> [Selected text]

↓↓↓

At the request of the Argentine current events show “Periodismo para todos,” hosted by the eminent Argentine journalist Jorge Lanata, Wecht analyzed Nisman’s case photos, videos, studies and forensic reports. Interviewed from Pittsburgh, Wecht said that the position of the gun would have made it difficult for Nisman to shoot himself.
Forensic experts have differed on the cause of death. Many have said it will be difficult to establish one unified version of how Nisman died, with some experts believing it was suicide and others murder.
Prosecutor Viviana Fein has not yet released a final ruling.
“I cannot determine for the moment whether it was a suicide or a homicide,” she said on March 6, when she convened the authors of the independent forensic report to examine their evidence.
On Monday, the New Yorker published a Reporter-At-Large piece about Nisman’s death by Dexter Filkins, who interviewed Argentine President Cristina Fernandez de Kirchner last week.
“During my interview with Kirchner, she seemed unnerved by talking about Nisman’s death,” Filkins wrote. “When I raised the question of whether she’d had him killed, she blurted, “No!,” and then handed me a printout of the statement that she’d written for her website. She seemed mostly disturbed by the damage that Nisman’s death was doing to her reputation.”
Kirchner published a transcript of the interview on her personal blog a day before the interview was posted by the New Yorker.
Filkins concludes: “By Jewish tradition, people who kill themselves are sometimes denied a proper burial; in the cemetery in La Tablada, suicides have been relegated to a far corner. After some discussion, Nisman’s body was buried not with those who killed themselves but with the victims of the AMIA attack.”
Nisman was found shot to death in January in his Buenos Aires apartment hours before he was to present his evidence on an alleged government cover-up that included Kirchner into Iran’s role in the deadly 1994 attack on the Buenos Aires Jewish center. Argentine courts dismissed Nisman’s complaint.

↑↑↑

> [Records shown]
↓↓↓

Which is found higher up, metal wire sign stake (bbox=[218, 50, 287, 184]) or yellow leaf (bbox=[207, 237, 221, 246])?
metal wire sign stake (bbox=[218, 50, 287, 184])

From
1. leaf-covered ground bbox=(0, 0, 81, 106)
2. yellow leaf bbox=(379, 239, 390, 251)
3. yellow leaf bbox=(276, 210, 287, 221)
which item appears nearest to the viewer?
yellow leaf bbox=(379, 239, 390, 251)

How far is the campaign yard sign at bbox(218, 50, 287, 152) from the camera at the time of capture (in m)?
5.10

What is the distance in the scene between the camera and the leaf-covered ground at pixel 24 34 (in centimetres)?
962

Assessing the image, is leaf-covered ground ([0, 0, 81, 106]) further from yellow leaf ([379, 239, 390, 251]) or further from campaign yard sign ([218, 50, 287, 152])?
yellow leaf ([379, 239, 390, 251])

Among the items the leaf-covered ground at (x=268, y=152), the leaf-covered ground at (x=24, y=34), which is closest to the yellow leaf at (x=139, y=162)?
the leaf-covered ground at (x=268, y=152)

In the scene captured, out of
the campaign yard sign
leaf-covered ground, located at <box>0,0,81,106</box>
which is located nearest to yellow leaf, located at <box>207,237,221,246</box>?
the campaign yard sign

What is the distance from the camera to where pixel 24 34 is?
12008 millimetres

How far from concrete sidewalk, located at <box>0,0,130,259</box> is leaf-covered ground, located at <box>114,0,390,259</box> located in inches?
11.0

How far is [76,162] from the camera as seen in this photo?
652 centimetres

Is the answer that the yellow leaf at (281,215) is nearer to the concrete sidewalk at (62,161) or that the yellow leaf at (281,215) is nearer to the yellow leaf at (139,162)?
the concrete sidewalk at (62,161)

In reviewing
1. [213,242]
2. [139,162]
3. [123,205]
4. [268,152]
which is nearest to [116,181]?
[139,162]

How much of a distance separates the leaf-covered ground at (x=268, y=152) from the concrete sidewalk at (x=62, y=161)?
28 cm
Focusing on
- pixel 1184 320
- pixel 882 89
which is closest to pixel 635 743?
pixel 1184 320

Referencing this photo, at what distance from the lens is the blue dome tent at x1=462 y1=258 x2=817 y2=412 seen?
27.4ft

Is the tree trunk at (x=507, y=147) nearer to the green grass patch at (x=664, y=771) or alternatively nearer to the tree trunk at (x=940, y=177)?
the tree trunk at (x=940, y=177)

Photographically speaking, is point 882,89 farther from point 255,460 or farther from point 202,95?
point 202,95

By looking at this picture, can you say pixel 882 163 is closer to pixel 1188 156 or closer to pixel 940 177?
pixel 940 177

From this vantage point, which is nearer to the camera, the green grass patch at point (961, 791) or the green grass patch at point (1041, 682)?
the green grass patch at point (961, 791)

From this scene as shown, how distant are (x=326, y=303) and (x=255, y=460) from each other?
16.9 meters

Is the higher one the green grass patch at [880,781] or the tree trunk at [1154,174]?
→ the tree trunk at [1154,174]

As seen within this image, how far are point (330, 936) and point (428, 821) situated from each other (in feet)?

↑↑↑

> [Exercise requirements]
• 1. Print the passage on Nisman's death word for word, starting at "At the request" and ending at "a final ruling.".
• 2. For each statement, say yes or no according to the passage on Nisman's death, and quote the words that decide it: (a) Wecht was interviewed from Pittsburgh. (b) Prosecutor Viviana Fein has released a final ruling. (c) Nisman's body was buried with those who killed themselves.

> [Outputs in order]
• 1.
At the request of the Argentine current events show “Periodismo para todos,” hosted by the eminent Argentine journalist Jorge Lanata, Wecht analyzed Nisman’s case photos, videos, studies and forensic reports. Interviewed from Pittsburgh, Wecht said that the position of the gun would have made it difficult for Nisman to shoot himself.
Forensic experts have differed on the cause of death. Many have said it will be difficult to establish one unified version of how Nisman died, with some experts believing it was suicide and others murder.
Prosecutor Viviana Fein has not yet released a final ruling.

• 2.
(a) Yes: "Interviewed from Pittsburgh, Wecht said that the position of the gun would have made it difficult for Nisman to shoot himself."
(b) No: "Prosecutor Viviana Fein has not yet released a final ruling."
(c) No: "Nisman’s body was buried not with those who killed themselves but with the victims of the AMIA attack."